START DATASET EXTRACT

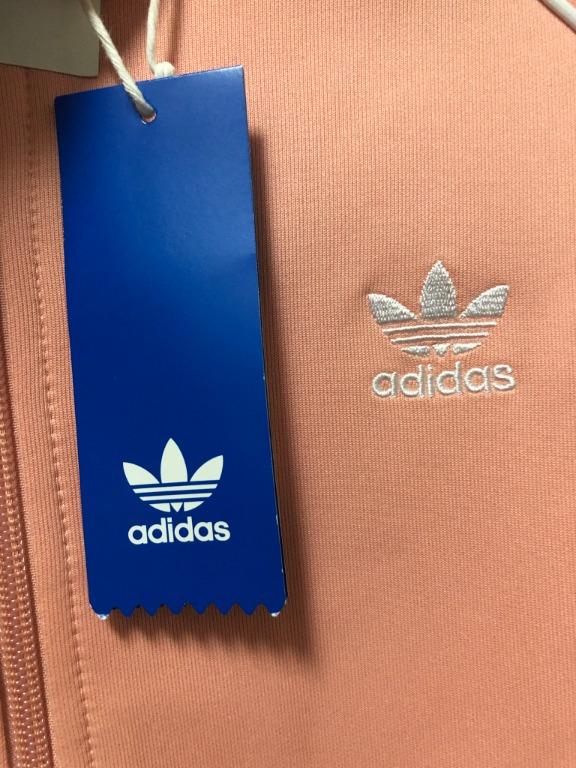 Adidas dv2635 2025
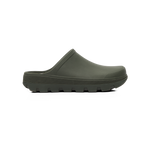 KOMBI x Kamik Nova Clogs - Adults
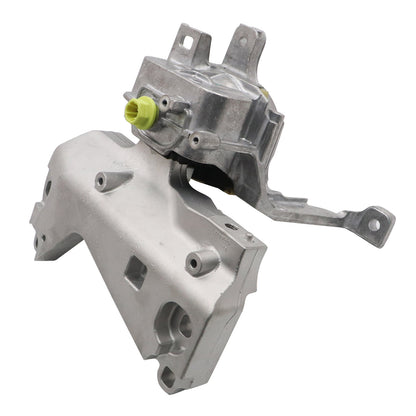 2020-2021 2472401600 Engine Mount Fits For Mercedes A220 A35 AMG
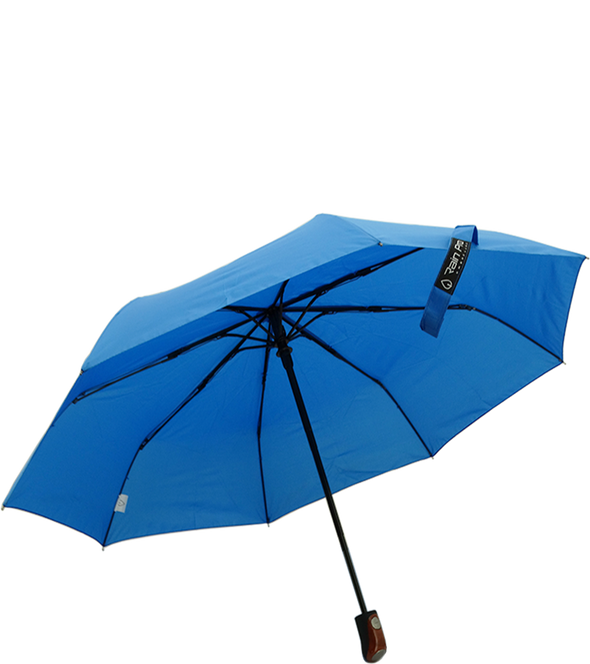 5169-500, Rain Pro Umbrella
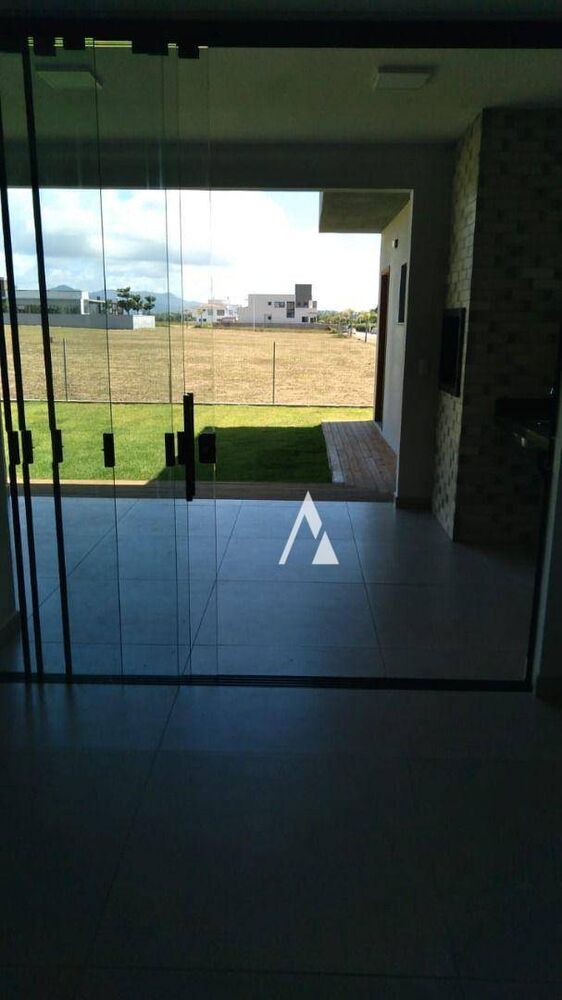 Casa de Condomínio, 3 quartos - Foto 26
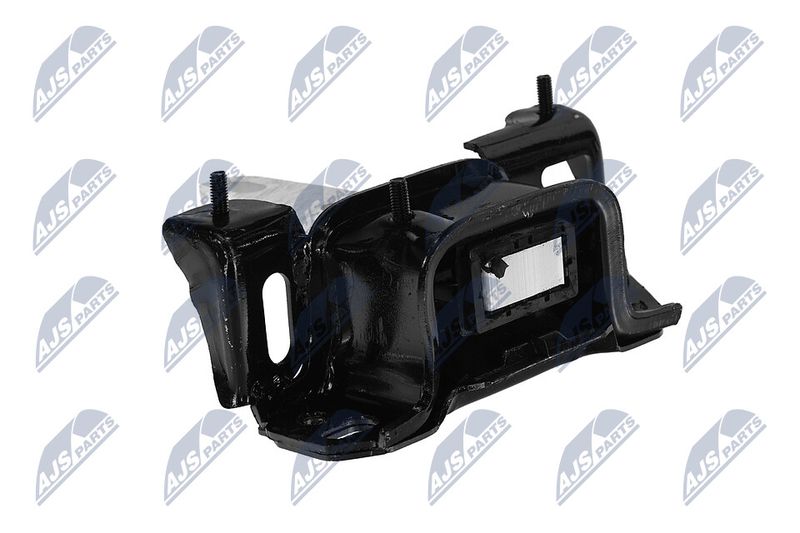 Kinnitus, automaatkäigukast, NTY ZPS-FR-056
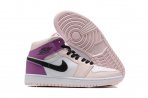 New WM/Youth AJ 1-047 Shoes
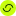 Kodosumi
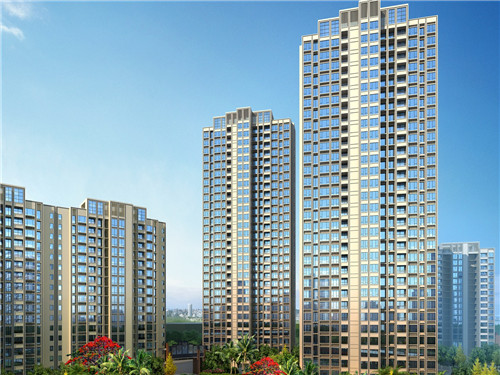 呂梁市旅行是跟團好還是自行好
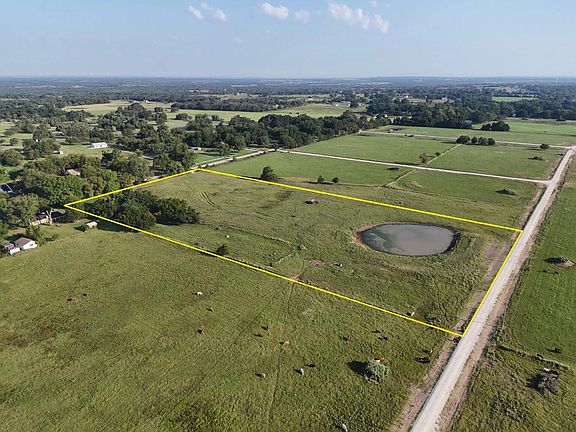 3rd image of P2l29 County Rd #463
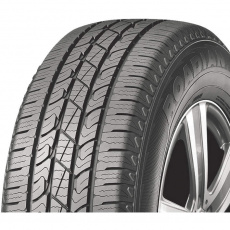 Nexen Roadian HTX RH5 265/70 R 17 115T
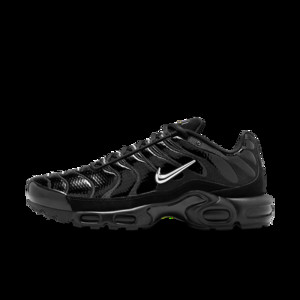 Tartan hot sale nike tn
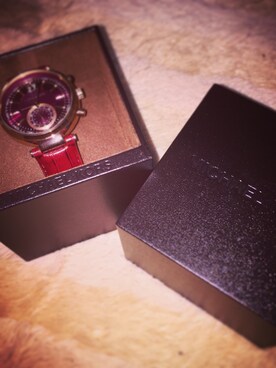 #A#xoxoさんのコーディネート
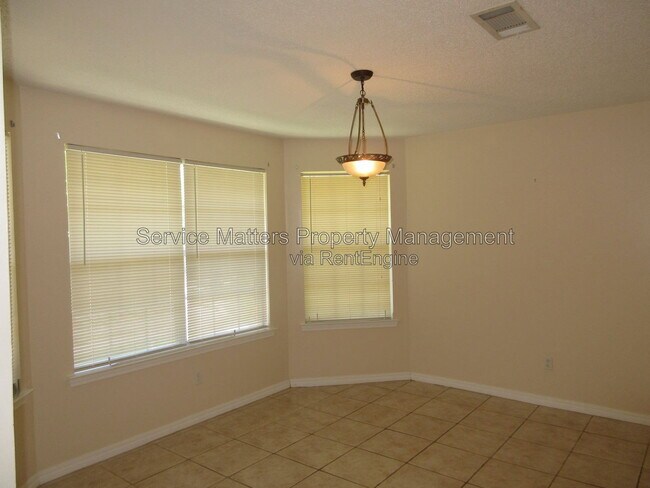 Foto del edificio - 3714 Deer Creek Ln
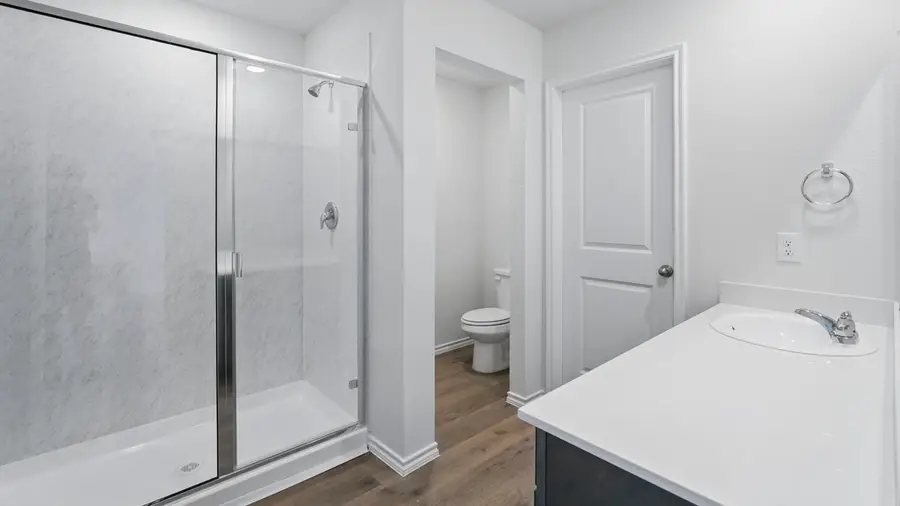 2040 Bobby Ashcraft Drive, Lindale, TX 75771 - #2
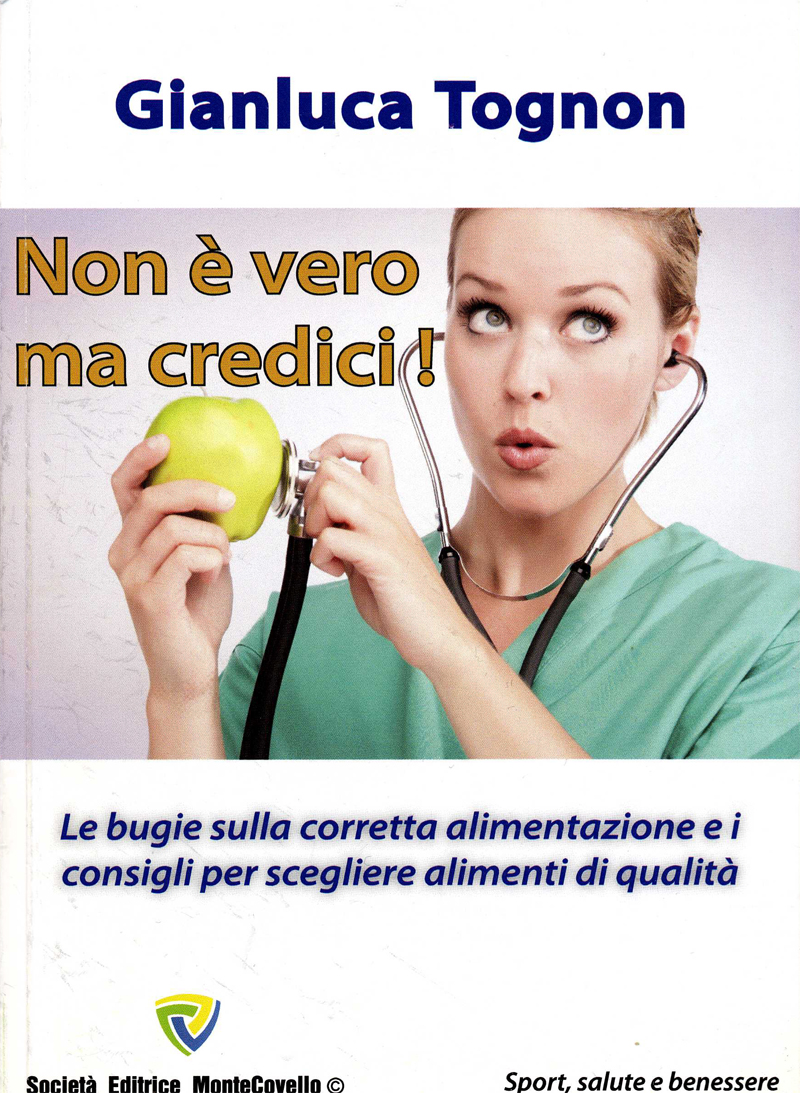 Giornale della salute e del fitness alimentato dall'intelligenza  artificiale | Ultralytics, image size:800x1093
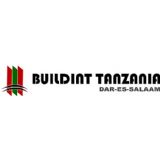 Buildint Tanzania 2020
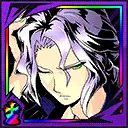 メランコリア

END DATASET EXTRACT

# TASK DETAILS
Print the entries again exactly as they appear above. Do not print the pictures.

# RESPONSE TO THE TASK
 Adidas dv2635 2025
 KOMBI x Kamik Nova Clogs - Adults
 2020-2021 2472401600 Engine Mount Fits For Mercedes A220 A35 AMG
 5169-500, Rain Pro Umbrella
 Casa de Condomínio, 3 quartos - Foto 26
 Kinnitus, automaatkäigukast, NTY ZPS-FR-056
 New WM/Youth AJ 1-047 Shoes
 Kodosumi
 呂梁市旅行是跟團好還是自行好
 3rd image of P2l29 County Rd #463
 Nexen Roadian HTX RH5 265/70 R 17 115T
 Tartan hot sale nike tn
 #A#xoxoさんのコーディネート
 Foto del edificio - 3714 Deer Creek Ln
 2040 Bobby Ashcraft Drive, Lindale, TX 75771 - #2
 Giornale della salute e del fitness alimentato dall'intelligenza  artificiale | Ultralytics, image size:800x1093
 Buildint Tanzania 2020
 メランコリア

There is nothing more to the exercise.